Blend till smooth, adding a little water if needed

Since these pumpkins generally have quite a bit of water in their flesh, you’ll want to drain the puree after blending it. I like to dump the pumpkin puree into a colander and let that sit over a bowl overnight. You’ll be amazed at how much water drains out! Alternatively, you can just cook the water off instead of letting it drain away; just simmer the pumpkin puree, uncovered, in a pot over low heat until you’re satisfied with its consistency.

That’s it! Measure your puree into ½- or 1-cup portions and freeze into ziploc bags; I like to stack my bags neatly on a plate and freeze them so that they freeze into stackable shapes, like this:

Measure, stack, and freeze!

Wilted Cucumbers? Bake Them!

By , October 3, 2010

Ever wonder what to do with cucumbers that have begun to wilt and lose their crunch? Obviously the first thing you’d think of is to make a Loch Ness monster like the one below, right?

The Loch Ness Cucumber

I thought so.

And although that’s fun — yes — the thing that really uses up those cukes is to bake them.
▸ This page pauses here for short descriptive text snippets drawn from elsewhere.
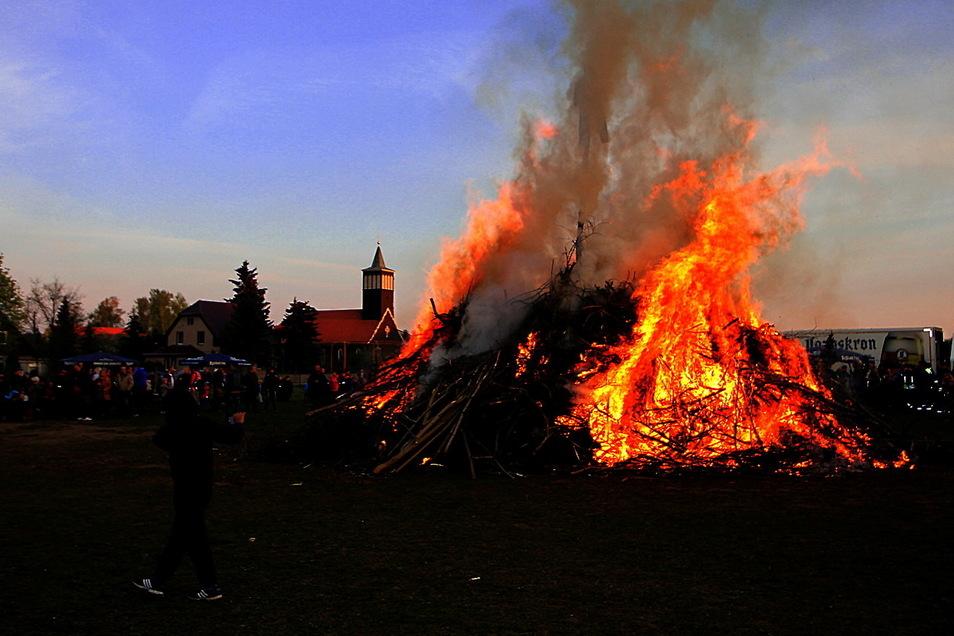 Das vom Nieskyer Feuerwehrverein regelmäßig organisierte Hexenfeuer findet in diesem Jahr nicht statt. Stattdessen werden Geistertickets verkauft.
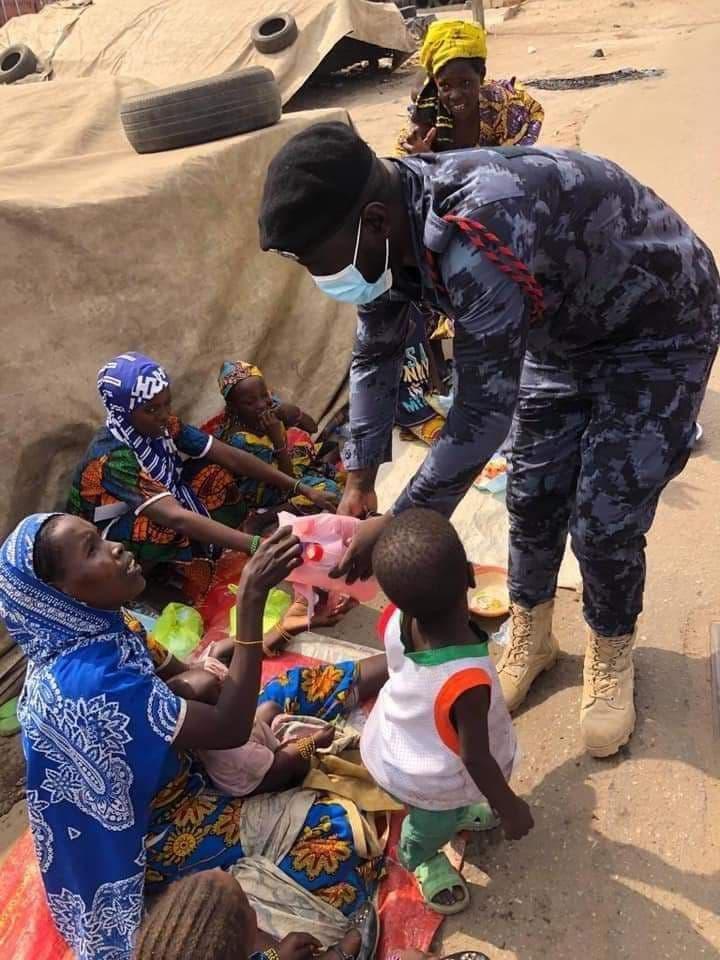 Ghana : Un policier vient en aide aux nécessiteux avec son salaire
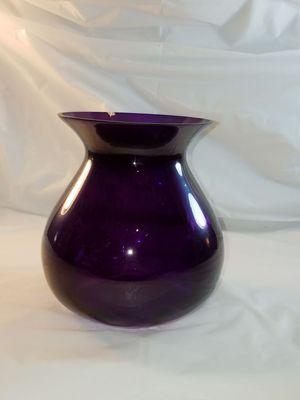 Little purple vase for Sale in Philadelphia, PA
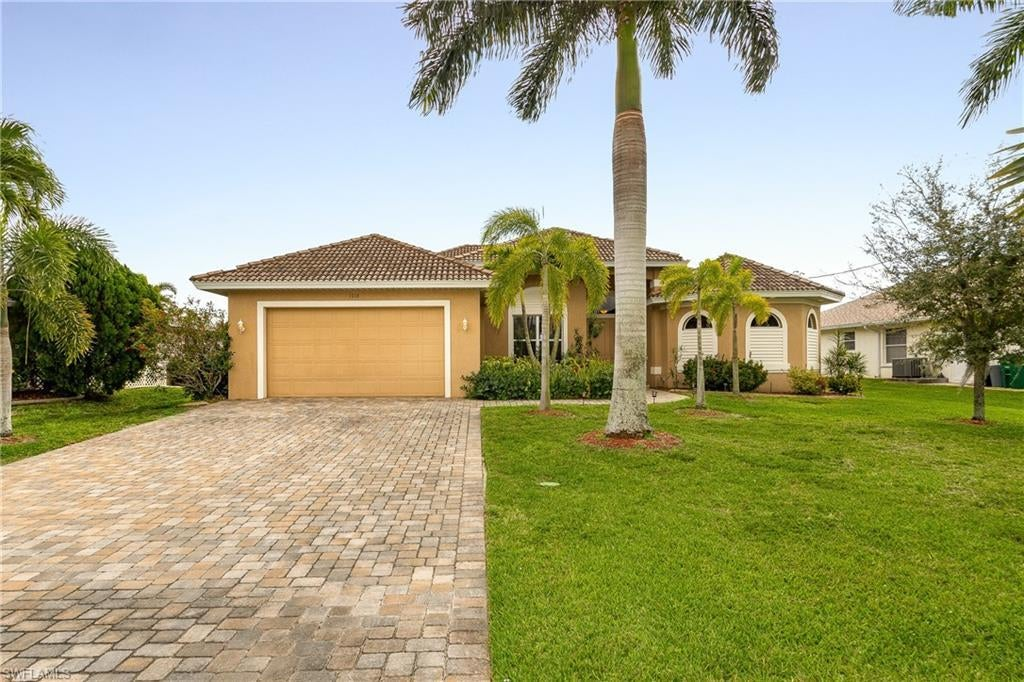 CAPE CORAL Home for Sale - View SW FL MLS #220019249 at 1516 Sw 48th Ter in CAPE CORAL in CAPE CORAL, FL - 33914
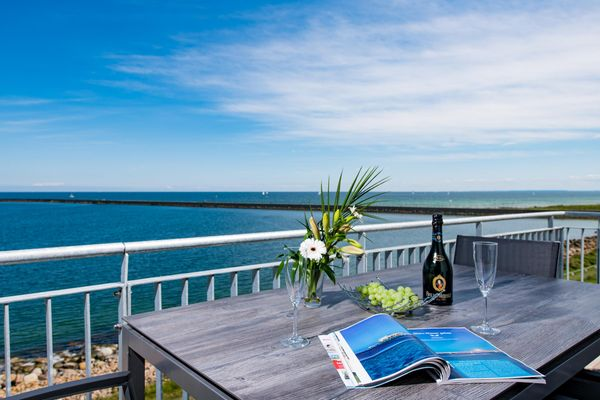 Sea View 24  -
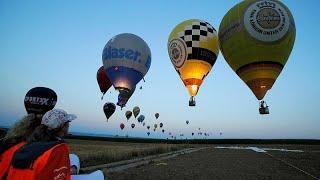 Воздушные шары и огни в небе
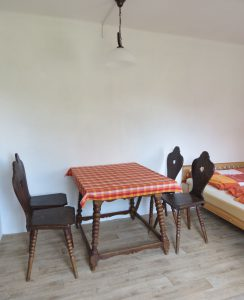 Stůl s židlemi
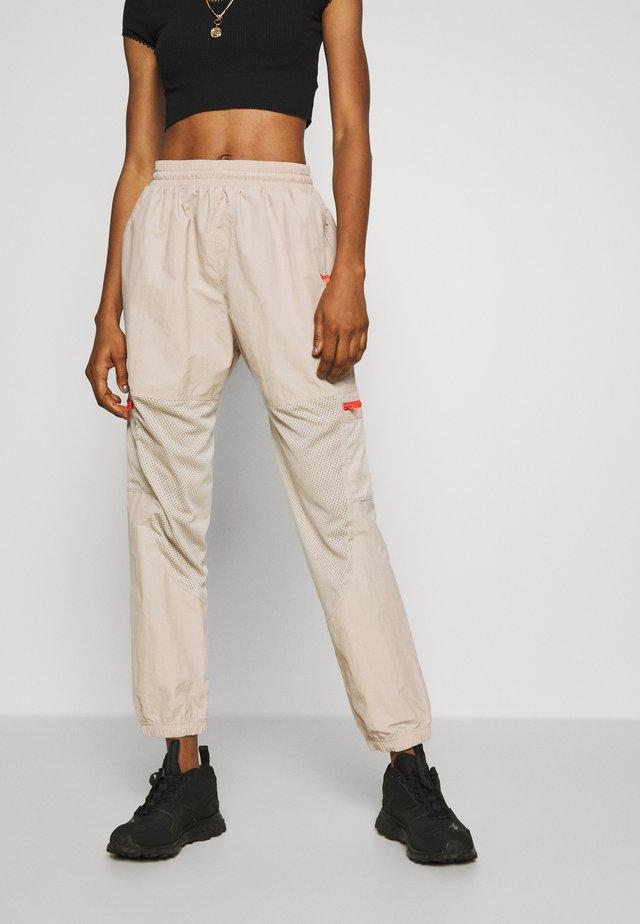 POCKET PANTS - Verryttelyhousut - modern beige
This was originally a Julia Child recipe from Mastering the Art of French Cooking, but I’ve tweaked it somewhat to be simpler, with bolder flavors. I never thought to bake a cucumber until my mom made them last year; delicious! And a real bonus is that they freeze pretty well after baking. Thawed, they’re a little softer than the original out-of-the-oven ones, but that doesn’t bother you, right?

Try them out…I think they’re absolutely delicious! They have kind of a pickle-y flavor, yet gentle and buttery. This recipe makes a fair amount, but they do cook down to about half their original volume; and of course, feel free to cut the recipe in half.

Baked Cucumbers

3 lbs cucumbers

1/2 cup finely minced onion

1/4 – 1/3 cup wine vinegar (to your liking)

1/4 tsp sugar

1 1/4 tsp salt

1 Tbsp dry basil

1 Tbsp dry dill weed

4 Tbsp butter, melted

1/4 cup minced parsley (optional, for serving)

Preheat oven to 375*. Peel cucumbers if the skin is bitter. Cut them in half lengthwise and scoop out the seeds with a spoon. Cut into lengthwise strips 1/4″ to 1/2″ wide. Cut the strips into pieces that are 2″ long.

Mix all ingredients together, stirring well to evenly coat the cucumber pieces. Divide into two baking pans (I use two 9″x13″ glass pans) and bake, uncovered, for about an hour, tossing every 20-30 minutes. They should be tender, but still have a little crunch. Sprinkle with minced parsley (if desired), and serve. Mmmm!